Cooperative Non-Equilibrium Dynamics in a Thermal Rydberg Ensemble

Abstract

This thesis reports the investigation of cooperative non-equilibrium dynamics in a thermal Rydberg ensemble. Cooperative behaviour arises due to resonant dipole-dipole interactions between highly excited Rydberg atoms. In order to transfer atomic population from the ground state to the Rydberg state in a caesium vapour, a three-photon excitation scheme is developed. This scheme has a number of benefits over traditional two-photon Rydberg excitation as each transition utilises in- expensive high-power diode lasers. The process of developing the excitation scheme produces a number of important results, including an excited-state polarisation spectroscopy technique and the observation of coherent three-photon electromagnetically induced transparency.
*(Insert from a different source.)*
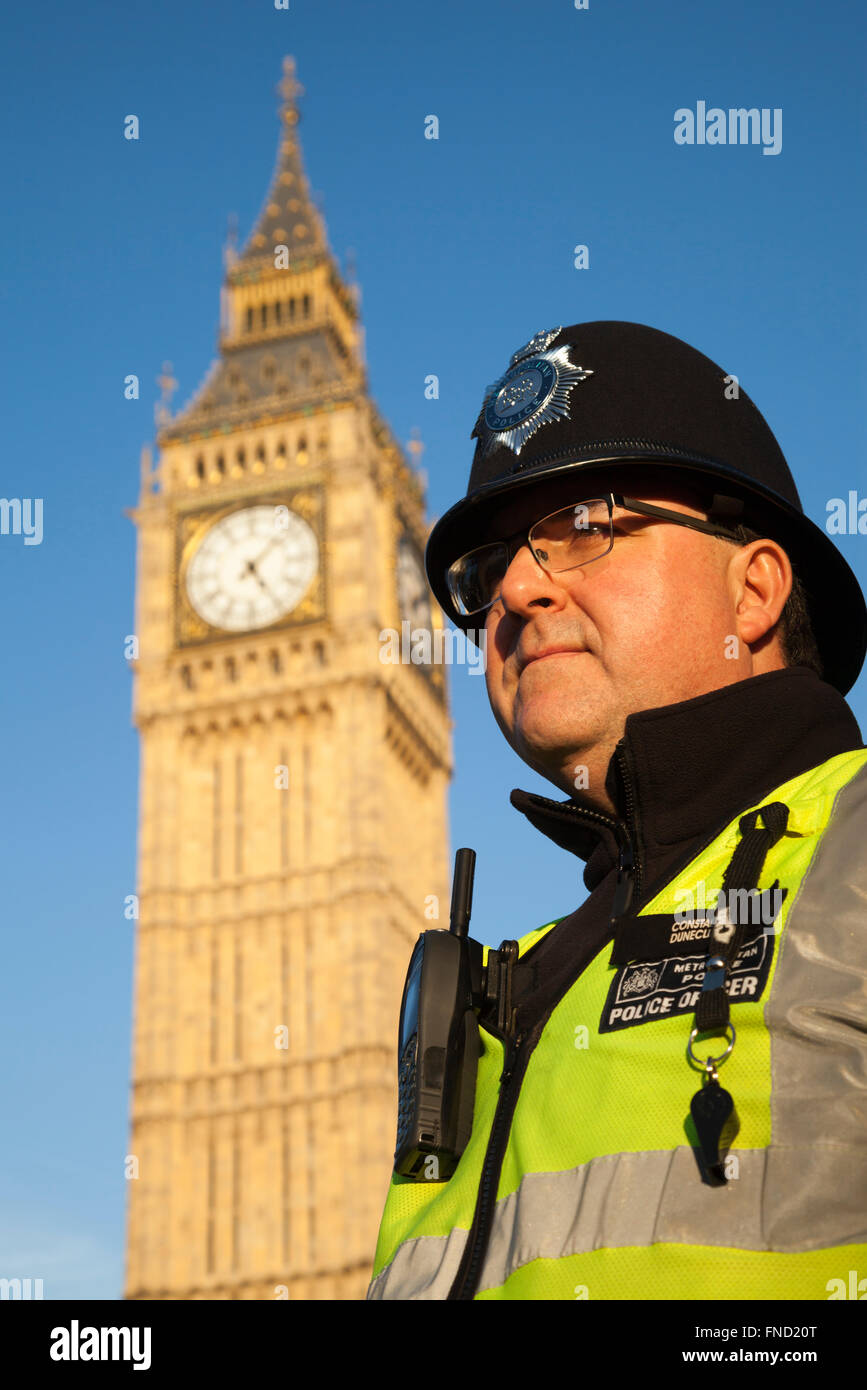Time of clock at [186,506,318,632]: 5:07
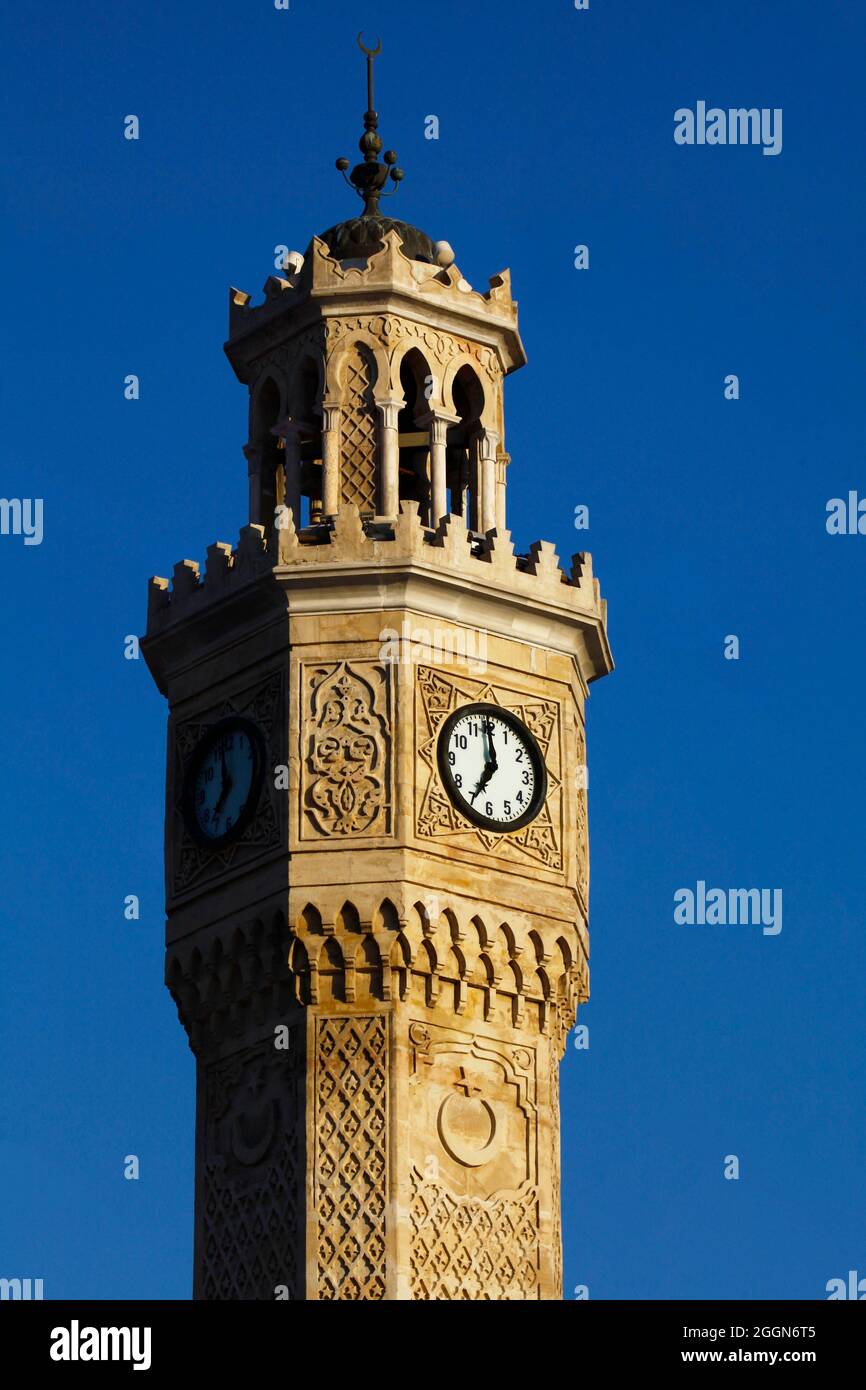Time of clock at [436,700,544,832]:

The optical response and atomic dynamics of the interacting ensemble can be separated into two distinct phases. When the Rydberg number density is low and the interactions are negligible, the system can be described by the behaviour of a single atom. However, when the Rydberg number density is high, resonant dipole-dipole interactions result in a significant modification of the ensemble properties. This cooperative many-body phase cannot be described by the behaviour of a single atom. In the frequency domain, the interactions produce an excitation-dependent cooperative energy shift that is observed using probe transmission spectroscopy. In the time domain, the interactions result in a cooperative enhancement of the atomic decay rate that is analysed using fluorescence spectroscopy.
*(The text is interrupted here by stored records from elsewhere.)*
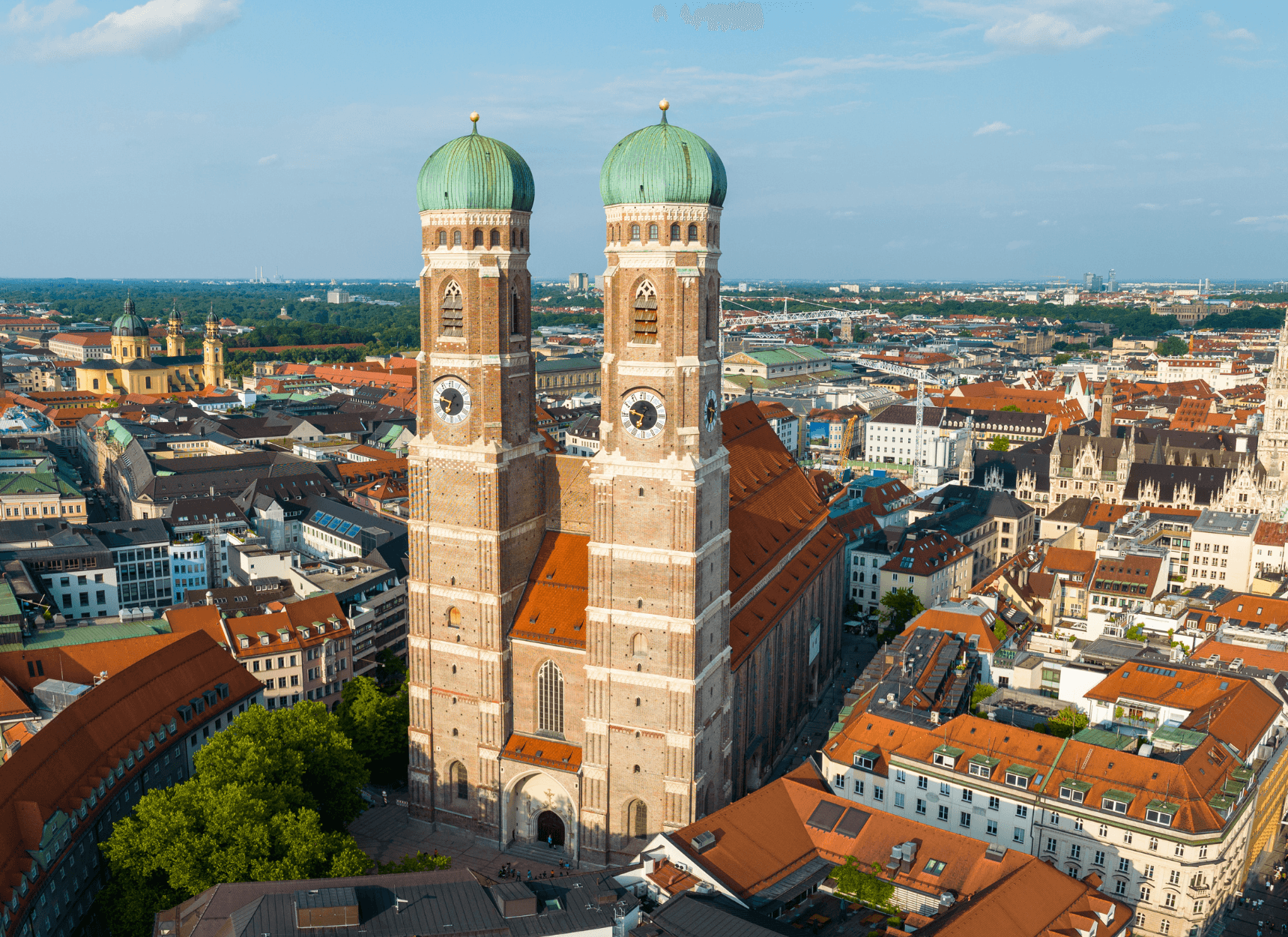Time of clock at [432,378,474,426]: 6:47
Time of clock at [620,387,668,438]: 6:47
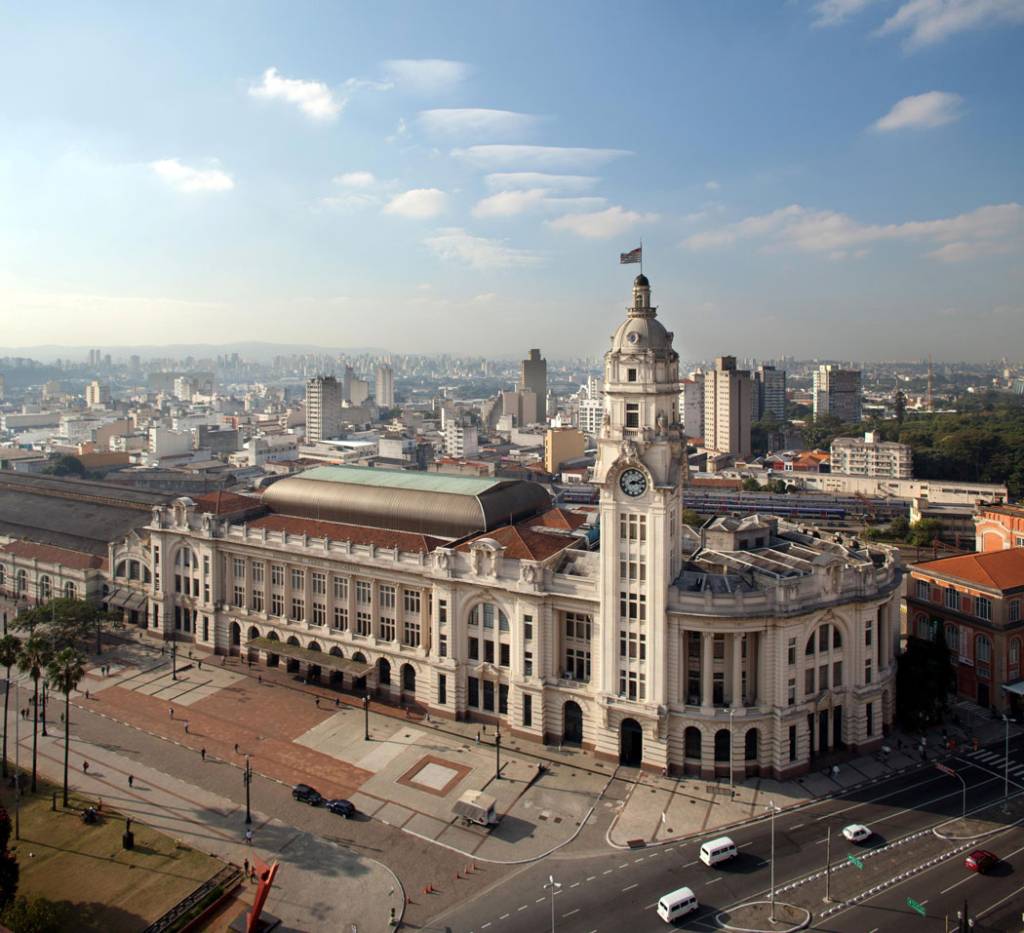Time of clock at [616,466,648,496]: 3:11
At the transition between the single-body and many-body phase, a first-order non-equilibrium phase transition occurs. This is observed spatially along the length of the excitation region as a sharp switch in the emitted fluorescence. The first-order phase transition is also observed in the temporal response of the ensemble through critical slowing down. The divergence of the switching time to steady state follows a universal scaling law for phase transitions and the determined critical exponent is in excellent agreement with previous work on non-equilibrium phase transitions.